Sunday, May 30, 2010

Market Corrections Are Not Unusual

Did not have time to post today because of work commitments and am down with a little flu. But I read this article and thought it would be good to share with all of you. So enjoy. Will try to post something this week.

Market Corrections are not unusual.

A bull market is defined as one that achieves a return greater than 20%, conversely a bear market is one that declines over 20%. Market corrections are ones where the decline is greater than 10%, but does not exceed 20%. The market's recent decline from its April high was -12.3%, thus qualifying it as a correction. Corrections do not necessarily lead to bear markets though.



It’s been about 14 months since the current bull market began on March 9, 2009, which is in the neighborhood of the average length of time that has passed from the start of prior bull markets to a first correction (17 months, see above table, click on it to see the full table).

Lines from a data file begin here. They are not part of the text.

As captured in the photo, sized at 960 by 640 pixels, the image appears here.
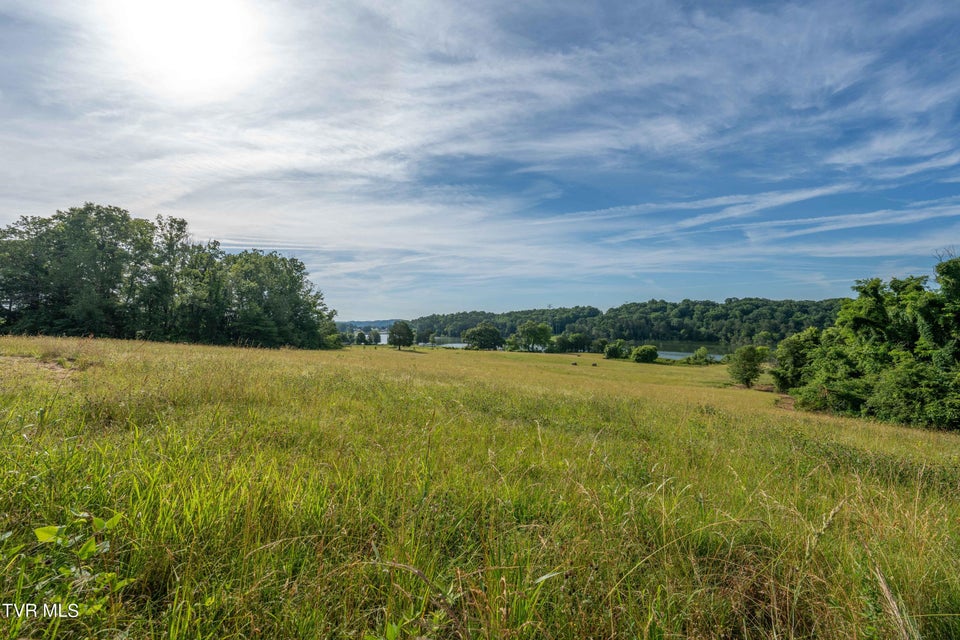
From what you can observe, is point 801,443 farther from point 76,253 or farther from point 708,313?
point 708,313

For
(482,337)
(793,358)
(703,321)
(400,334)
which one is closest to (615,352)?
(482,337)

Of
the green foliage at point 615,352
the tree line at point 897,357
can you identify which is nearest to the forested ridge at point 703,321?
the green foliage at point 615,352

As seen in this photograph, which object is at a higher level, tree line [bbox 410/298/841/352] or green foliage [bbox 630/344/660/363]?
tree line [bbox 410/298/841/352]

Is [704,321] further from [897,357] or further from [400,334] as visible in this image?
[897,357]

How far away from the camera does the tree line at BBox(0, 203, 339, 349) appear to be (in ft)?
125

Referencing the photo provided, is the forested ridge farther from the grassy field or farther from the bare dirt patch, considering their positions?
the grassy field

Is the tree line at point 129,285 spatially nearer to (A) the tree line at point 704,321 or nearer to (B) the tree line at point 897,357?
(B) the tree line at point 897,357

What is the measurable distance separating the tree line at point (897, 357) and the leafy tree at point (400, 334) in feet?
268

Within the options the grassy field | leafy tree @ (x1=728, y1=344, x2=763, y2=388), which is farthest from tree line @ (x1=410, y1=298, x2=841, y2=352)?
the grassy field

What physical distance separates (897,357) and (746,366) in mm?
27507

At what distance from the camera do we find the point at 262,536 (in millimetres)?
2367

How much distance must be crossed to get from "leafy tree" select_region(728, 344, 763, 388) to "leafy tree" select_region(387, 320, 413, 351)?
237 ft

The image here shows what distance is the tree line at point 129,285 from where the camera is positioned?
3797cm

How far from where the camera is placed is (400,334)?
319ft
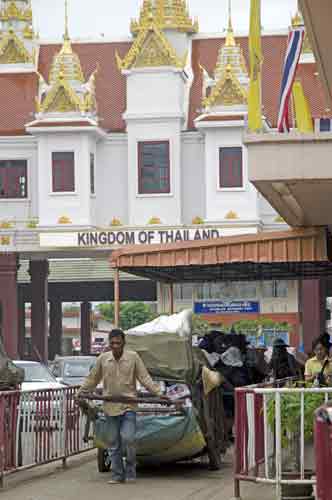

The stock market gained 80% before the recent correction. Historically, the first correction in a new bull market has come after average gains of 57%, implying the current bull market was overdue for a correction on a price appreciation basis.

The main factor that has differentiated this recent correction is that it has taken place at a fairly swift pace compared to history. It took 27 days for the market to surpass the 10% decline threshold, which is half the time it’s historically taken on average for a correction to occur (54 days).

Since 1926, there have been 20 stock market corrections during bull markets, meaning 20 times the market declined 10% but did not subsequently fall into bear market territory. Whether the market recovers again from here and avoids a bear market remains to be seen, but at the very least the more surprising development based on historical patterns would have been a continued bull market rally without a 10% pause.

In the short term, the S&P 500 index has bounced 2% off the May 26 low of 1,067. A number of equities are now trading at attractive valuations; maybe giving investors an opportunity to pick up some decent companies at attractive prices/valuations.

Source: Fidelity Investments Research.

It is something to keep our spirits positive. Haha.